• Excerpt to read
Workers Comp Dangers
by John Goodman
Workers' Compensation is a hugely wasteful system that has received
almost no public attention. All too often, employers believe they have
lowered health care costs through one reform or another, only to discover
that employees simply shifted their claims from group health to worker's
comp.
Fortunately, N. Michael Helvacian, has produced a new study for us on this
important public policy question called "Workers' Compensation: Rx for
Policy Reform" (National Center for Policy Analysis, Policy Report
No. 287, September 2006 (http://www.ncpa.org/pub/st/st287).
The report shows that workers' compensation costs are increasing because
state systems provide incentives for employers, employees and others to
behave in ways that cause costs to be higher and workplaces to be less safe
than they otherwise would be, specifically:
- Insurance premiums, especially for small employers, are not
fully experienced-rated; as a result, firms that improve
workplace safety cannot reap the full rewards and others are
not penalized for poor safety practices.
- Employers are not allowed to use their regular group health
plan to cover workers' compensation injuries; as a result,
employers and employees do not benefit from cost-control
mechanisms common under normal health insurance, and employees
have no incentive to economize on their use of health care.

• Task objective
Write a continuation of the workers' compensation text, starting after its final sentence. The items that come next have no connection to the text about workers' compensation.

• Study material
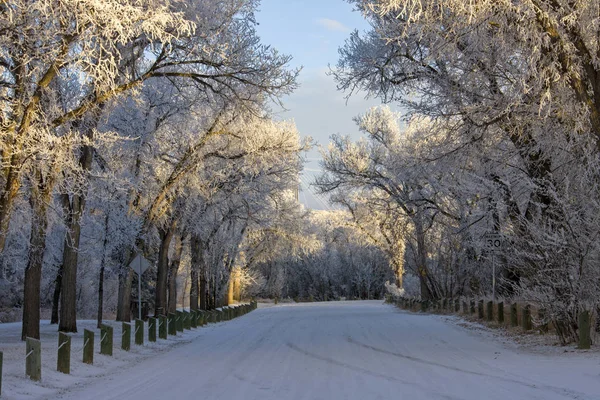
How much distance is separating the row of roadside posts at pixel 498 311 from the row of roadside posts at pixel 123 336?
29.8 ft

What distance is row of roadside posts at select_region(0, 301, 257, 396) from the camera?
10.7 metres

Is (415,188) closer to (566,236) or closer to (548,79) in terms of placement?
(566,236)

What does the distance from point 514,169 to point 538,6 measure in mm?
7635

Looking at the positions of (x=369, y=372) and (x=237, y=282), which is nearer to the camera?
(x=369, y=372)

• Response to the exercise
- Employers are also prevented from using ordinary disability
insurance for workers' compensation; as a result, workers
report injuries that may not be work-related, stay away from
work when it is not medically necessary, and engage attorneys
to pursue questionable claims.
Addressing these problems would increase the efficiency of the system
by controlling costs and giving workers a greater choice of benefits,
says Helvacian. If state systems were properly reformed,
employers could:
- Lower their premiums by improving safety and reducing claims
costs if premiums were fully adjusted for the firm's
experience, rather than based upon occupational or industry
risk ratings.
- Integrate employee health plans and workers' compensation
medical coverage so that employees could use the same provider
networks and employers could pay the same negotiated fees --
thus reducing costs and improving care.
- Provide wage replacement benefits under an integrated
disability plan -- thus reducing perverse incentives to make
false claims or to claim a disability as work-related when it
is not.
John Goodman is president of the National Center for Policy Analysis and N.
Michael Helvacian is a Senior Fellow.